- [GIVEN EXERCISE]
Your task is to restate the data word for word.

- [MATERIALS PROVIDED]

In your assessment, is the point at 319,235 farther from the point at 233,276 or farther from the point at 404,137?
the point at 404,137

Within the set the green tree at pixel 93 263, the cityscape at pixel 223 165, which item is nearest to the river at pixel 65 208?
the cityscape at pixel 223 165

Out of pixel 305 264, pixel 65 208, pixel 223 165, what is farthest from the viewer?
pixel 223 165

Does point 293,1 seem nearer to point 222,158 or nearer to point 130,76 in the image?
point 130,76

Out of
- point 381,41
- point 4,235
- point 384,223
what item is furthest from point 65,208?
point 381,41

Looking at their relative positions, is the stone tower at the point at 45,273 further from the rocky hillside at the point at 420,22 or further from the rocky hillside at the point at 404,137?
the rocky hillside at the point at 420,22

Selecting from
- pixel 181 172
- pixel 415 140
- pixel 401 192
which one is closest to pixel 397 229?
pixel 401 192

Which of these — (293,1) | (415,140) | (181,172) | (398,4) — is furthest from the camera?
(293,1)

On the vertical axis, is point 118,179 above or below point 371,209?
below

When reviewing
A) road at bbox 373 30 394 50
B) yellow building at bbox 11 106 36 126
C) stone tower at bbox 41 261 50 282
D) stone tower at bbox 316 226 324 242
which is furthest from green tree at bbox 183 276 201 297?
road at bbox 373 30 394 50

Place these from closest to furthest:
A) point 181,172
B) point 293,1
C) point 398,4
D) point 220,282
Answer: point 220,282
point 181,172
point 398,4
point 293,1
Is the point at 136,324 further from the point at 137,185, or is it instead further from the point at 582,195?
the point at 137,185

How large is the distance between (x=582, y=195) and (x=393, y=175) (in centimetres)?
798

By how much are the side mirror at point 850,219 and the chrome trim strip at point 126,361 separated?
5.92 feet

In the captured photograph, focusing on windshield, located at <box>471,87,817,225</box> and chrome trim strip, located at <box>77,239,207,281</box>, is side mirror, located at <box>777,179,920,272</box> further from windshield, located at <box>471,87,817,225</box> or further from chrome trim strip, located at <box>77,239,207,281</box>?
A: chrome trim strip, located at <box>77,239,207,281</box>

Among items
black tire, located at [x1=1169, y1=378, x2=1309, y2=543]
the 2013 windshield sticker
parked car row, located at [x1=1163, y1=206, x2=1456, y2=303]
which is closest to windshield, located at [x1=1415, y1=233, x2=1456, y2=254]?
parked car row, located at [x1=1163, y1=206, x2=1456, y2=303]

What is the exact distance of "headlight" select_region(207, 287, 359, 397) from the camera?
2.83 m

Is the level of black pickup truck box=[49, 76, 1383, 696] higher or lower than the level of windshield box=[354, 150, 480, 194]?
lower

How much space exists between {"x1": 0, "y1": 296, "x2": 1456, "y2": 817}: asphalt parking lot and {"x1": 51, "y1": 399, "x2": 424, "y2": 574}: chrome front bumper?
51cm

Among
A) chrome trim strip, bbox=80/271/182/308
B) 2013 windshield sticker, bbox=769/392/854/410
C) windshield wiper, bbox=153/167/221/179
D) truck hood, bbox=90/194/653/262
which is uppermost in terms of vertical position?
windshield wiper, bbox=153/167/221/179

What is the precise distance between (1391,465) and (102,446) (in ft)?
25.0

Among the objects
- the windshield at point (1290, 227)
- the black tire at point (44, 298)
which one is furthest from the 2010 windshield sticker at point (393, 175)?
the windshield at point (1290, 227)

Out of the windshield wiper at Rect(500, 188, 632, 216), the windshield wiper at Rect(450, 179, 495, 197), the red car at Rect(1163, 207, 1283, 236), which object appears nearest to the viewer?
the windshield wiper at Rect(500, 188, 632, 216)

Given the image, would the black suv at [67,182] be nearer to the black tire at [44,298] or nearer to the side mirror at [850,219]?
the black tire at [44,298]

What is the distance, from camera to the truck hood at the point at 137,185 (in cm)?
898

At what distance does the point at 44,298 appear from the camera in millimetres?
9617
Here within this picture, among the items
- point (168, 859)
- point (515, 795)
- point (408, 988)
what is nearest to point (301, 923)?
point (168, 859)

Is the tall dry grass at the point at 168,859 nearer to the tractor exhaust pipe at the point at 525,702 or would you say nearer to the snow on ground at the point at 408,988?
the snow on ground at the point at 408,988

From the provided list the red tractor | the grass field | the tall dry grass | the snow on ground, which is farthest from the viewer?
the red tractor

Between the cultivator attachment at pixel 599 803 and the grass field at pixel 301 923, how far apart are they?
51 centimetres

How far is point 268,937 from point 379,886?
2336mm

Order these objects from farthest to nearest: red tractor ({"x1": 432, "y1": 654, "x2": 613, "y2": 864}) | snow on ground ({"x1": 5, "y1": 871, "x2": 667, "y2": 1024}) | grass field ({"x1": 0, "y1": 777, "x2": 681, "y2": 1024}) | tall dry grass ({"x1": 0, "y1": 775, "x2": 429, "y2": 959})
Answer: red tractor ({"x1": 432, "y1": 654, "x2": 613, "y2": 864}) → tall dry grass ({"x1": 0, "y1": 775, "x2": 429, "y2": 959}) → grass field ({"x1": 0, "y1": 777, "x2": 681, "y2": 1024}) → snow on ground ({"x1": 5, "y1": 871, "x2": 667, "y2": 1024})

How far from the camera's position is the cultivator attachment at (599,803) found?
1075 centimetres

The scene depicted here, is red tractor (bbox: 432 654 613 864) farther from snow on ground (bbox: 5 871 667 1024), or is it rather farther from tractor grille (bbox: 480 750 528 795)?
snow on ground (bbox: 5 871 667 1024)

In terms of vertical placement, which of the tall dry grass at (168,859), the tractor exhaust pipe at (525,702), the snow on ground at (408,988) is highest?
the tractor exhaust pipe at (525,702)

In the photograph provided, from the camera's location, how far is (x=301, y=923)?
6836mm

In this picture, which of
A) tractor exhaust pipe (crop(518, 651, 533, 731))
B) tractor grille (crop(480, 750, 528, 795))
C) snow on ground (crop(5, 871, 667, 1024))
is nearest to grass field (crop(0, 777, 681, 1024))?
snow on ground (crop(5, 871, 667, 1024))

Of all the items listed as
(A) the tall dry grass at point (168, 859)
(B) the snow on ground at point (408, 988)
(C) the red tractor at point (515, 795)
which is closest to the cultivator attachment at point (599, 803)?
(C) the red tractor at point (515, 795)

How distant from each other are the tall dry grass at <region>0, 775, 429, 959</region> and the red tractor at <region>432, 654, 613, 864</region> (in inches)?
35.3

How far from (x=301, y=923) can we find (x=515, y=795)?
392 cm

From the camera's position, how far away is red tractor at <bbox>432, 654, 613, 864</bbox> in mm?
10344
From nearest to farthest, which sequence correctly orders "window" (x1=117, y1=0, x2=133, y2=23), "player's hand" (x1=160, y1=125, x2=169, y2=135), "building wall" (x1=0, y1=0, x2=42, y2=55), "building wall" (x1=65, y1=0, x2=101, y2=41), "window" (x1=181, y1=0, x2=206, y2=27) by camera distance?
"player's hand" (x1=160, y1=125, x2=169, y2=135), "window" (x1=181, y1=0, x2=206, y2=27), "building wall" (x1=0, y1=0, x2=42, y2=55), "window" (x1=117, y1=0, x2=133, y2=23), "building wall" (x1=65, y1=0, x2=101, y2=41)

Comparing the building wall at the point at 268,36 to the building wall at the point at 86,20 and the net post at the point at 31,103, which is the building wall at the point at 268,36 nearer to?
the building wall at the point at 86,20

- [SOLUTION FOR THIS EXERCISE]
In your assessment, is the point at 319,235 farther from the point at 233,276 or farther from the point at 404,137?
the point at 404,137

Within the set the green tree at pixel 93 263, the cityscape at pixel 223 165, which item is nearest to the river at pixel 65 208?
the cityscape at pixel 223 165

Out of pixel 305 264, pixel 65 208, pixel 223 165, what is farthest from the viewer?
pixel 223 165

Does point 293,1 seem nearer to point 222,158 or nearer to point 130,76 in the image?
point 130,76

Out of
- point 381,41
- point 4,235
- point 384,223
what item is furthest from point 65,208?
point 381,41

Looking at their relative positions, is the stone tower at the point at 45,273 further from the rocky hillside at the point at 420,22 or further from the rocky hillside at the point at 404,137?
the rocky hillside at the point at 420,22

Selecting from
- pixel 181 172
- pixel 415 140
- pixel 401 192
which one is closest to pixel 397 229?
pixel 401 192

Which of these — (293,1) | (415,140) | (181,172) | (398,4) — is furthest from the camera?
(293,1)

On the vertical axis, is point 118,179 above or below point 371,209?
below

When reviewing
A) road at bbox 373 30 394 50
B) yellow building at bbox 11 106 36 126
C) stone tower at bbox 41 261 50 282
D) stone tower at bbox 316 226 324 242
which is furthest from green tree at bbox 183 276 201 297?
road at bbox 373 30 394 50

Place these from closest to furthest:
A) point 181,172
B) point 293,1
C) point 398,4
D) point 220,282
Answer: point 220,282
point 181,172
point 398,4
point 293,1
Is the point at 136,324 further from the point at 137,185, or is it instead further from the point at 582,195?
the point at 137,185

How large is the distance between (x=582, y=195) and (x=393, y=175) (in centimetres)?
798

By how much are the side mirror at point 850,219 and the chrome trim strip at point 126,361 separated?
5.92 feet

In the captured photograph, focusing on windshield, located at <box>471,87,817,225</box> and chrome trim strip, located at <box>77,239,207,281</box>, is side mirror, located at <box>777,179,920,272</box> further from windshield, located at <box>471,87,817,225</box> or further from chrome trim strip, located at <box>77,239,207,281</box>?
A: chrome trim strip, located at <box>77,239,207,281</box>

Among items
black tire, located at [x1=1169, y1=378, x2=1309, y2=543]
the 2013 windshield sticker
parked car row, located at [x1=1163, y1=206, x2=1456, y2=303]
which is closest to windshield, located at [x1=1415, y1=233, x2=1456, y2=254]?
parked car row, located at [x1=1163, y1=206, x2=1456, y2=303]

What is the exact distance of "headlight" select_region(207, 287, 359, 397) from the camera?
2.83 m

Is the level of black pickup truck box=[49, 76, 1383, 696] higher or lower than the level of windshield box=[354, 150, 480, 194]?
lower

How much space exists between {"x1": 0, "y1": 296, "x2": 1456, "y2": 817}: asphalt parking lot and {"x1": 51, "y1": 399, "x2": 424, "y2": 574}: chrome front bumper?
51cm

Among
A) chrome trim strip, bbox=80/271/182/308
B) 2013 windshield sticker, bbox=769/392/854/410
C) windshield wiper, bbox=153/167/221/179
D) truck hood, bbox=90/194/653/262
which is uppermost in terms of vertical position?
windshield wiper, bbox=153/167/221/179

What is the precise distance between (1391,465) and (102,446) (in ft)?
25.0

Among the objects
- the windshield at point (1290, 227)
- the black tire at point (44, 298)
which one is furthest from the 2010 windshield sticker at point (393, 175)?
the windshield at point (1290, 227)

Out of the windshield wiper at Rect(500, 188, 632, 216), the windshield wiper at Rect(450, 179, 495, 197), the red car at Rect(1163, 207, 1283, 236), which object appears nearest to the viewer?
the windshield wiper at Rect(500, 188, 632, 216)

Given the image, would the black suv at [67,182] be nearer to the black tire at [44,298] or nearer to the side mirror at [850,219]?
the black tire at [44,298]

What is the distance, from camera to the truck hood at the point at 137,185 (in cm)?
898

At what distance does the point at 44,298 appear from the camera in millimetres?
9617
Here within this picture, among the items
- point (168, 859)
- point (515, 795)
- point (408, 988)
what is nearest to point (301, 923)?
point (168, 859)

Is the tall dry grass at the point at 168,859 nearer to the tractor exhaust pipe at the point at 525,702 or would you say nearer to the snow on ground at the point at 408,988?
the snow on ground at the point at 408,988

From the provided list the red tractor | the grass field | the tall dry grass | the snow on ground, which is farthest from the viewer?
the red tractor

Between the cultivator attachment at pixel 599 803 and the grass field at pixel 301 923, how far apart are they?
51 centimetres

How far is point 268,937 from point 379,886?
2336mm

Order these objects from farthest to nearest: red tractor ({"x1": 432, "y1": 654, "x2": 613, "y2": 864}) | snow on ground ({"x1": 5, "y1": 871, "x2": 667, "y2": 1024}) | grass field ({"x1": 0, "y1": 777, "x2": 681, "y2": 1024}) | tall dry grass ({"x1": 0, "y1": 775, "x2": 429, "y2": 959})
Answer: red tractor ({"x1": 432, "y1": 654, "x2": 613, "y2": 864}) → tall dry grass ({"x1": 0, "y1": 775, "x2": 429, "y2": 959}) → grass field ({"x1": 0, "y1": 777, "x2": 681, "y2": 1024}) → snow on ground ({"x1": 5, "y1": 871, "x2": 667, "y2": 1024})

How far from the camera's position is the cultivator attachment at (599,803) found?
1075 centimetres

The scene depicted here, is red tractor (bbox: 432 654 613 864) farther from snow on ground (bbox: 5 871 667 1024), or is it rather farther from tractor grille (bbox: 480 750 528 795)?
snow on ground (bbox: 5 871 667 1024)

In terms of vertical placement, which of the tall dry grass at (168,859), the tractor exhaust pipe at (525,702), the snow on ground at (408,988) is highest?
the tractor exhaust pipe at (525,702)

In the photograph provided, from the camera's location, how far is (x=301, y=923)?
6836mm

In this picture, which of
A) tractor exhaust pipe (crop(518, 651, 533, 731))
B) tractor grille (crop(480, 750, 528, 795))
C) snow on ground (crop(5, 871, 667, 1024))
is nearest to grass field (crop(0, 777, 681, 1024))?
snow on ground (crop(5, 871, 667, 1024))

Of all the items listed as
(A) the tall dry grass at point (168, 859)
(B) the snow on ground at point (408, 988)
(C) the red tractor at point (515, 795)
which is closest to the cultivator attachment at point (599, 803)?
(C) the red tractor at point (515, 795)

How distant from each other are the tall dry grass at <region>0, 775, 429, 959</region> and the red tractor at <region>432, 654, 613, 864</region> (in inches)?
35.3

How far from (x=301, y=923) can we find (x=515, y=795)?
392 cm

From the camera's position, how far away is red tractor at <bbox>432, 654, 613, 864</bbox> in mm?
10344
From nearest to farthest, which sequence correctly orders "window" (x1=117, y1=0, x2=133, y2=23), "player's hand" (x1=160, y1=125, x2=169, y2=135), "building wall" (x1=0, y1=0, x2=42, y2=55), "building wall" (x1=65, y1=0, x2=101, y2=41), "window" (x1=181, y1=0, x2=206, y2=27) by camera distance?
"player's hand" (x1=160, y1=125, x2=169, y2=135), "window" (x1=181, y1=0, x2=206, y2=27), "building wall" (x1=0, y1=0, x2=42, y2=55), "window" (x1=117, y1=0, x2=133, y2=23), "building wall" (x1=65, y1=0, x2=101, y2=41)

Comparing the building wall at the point at 268,36 to the building wall at the point at 86,20 and the net post at the point at 31,103, which is the building wall at the point at 268,36 nearer to?
the building wall at the point at 86,20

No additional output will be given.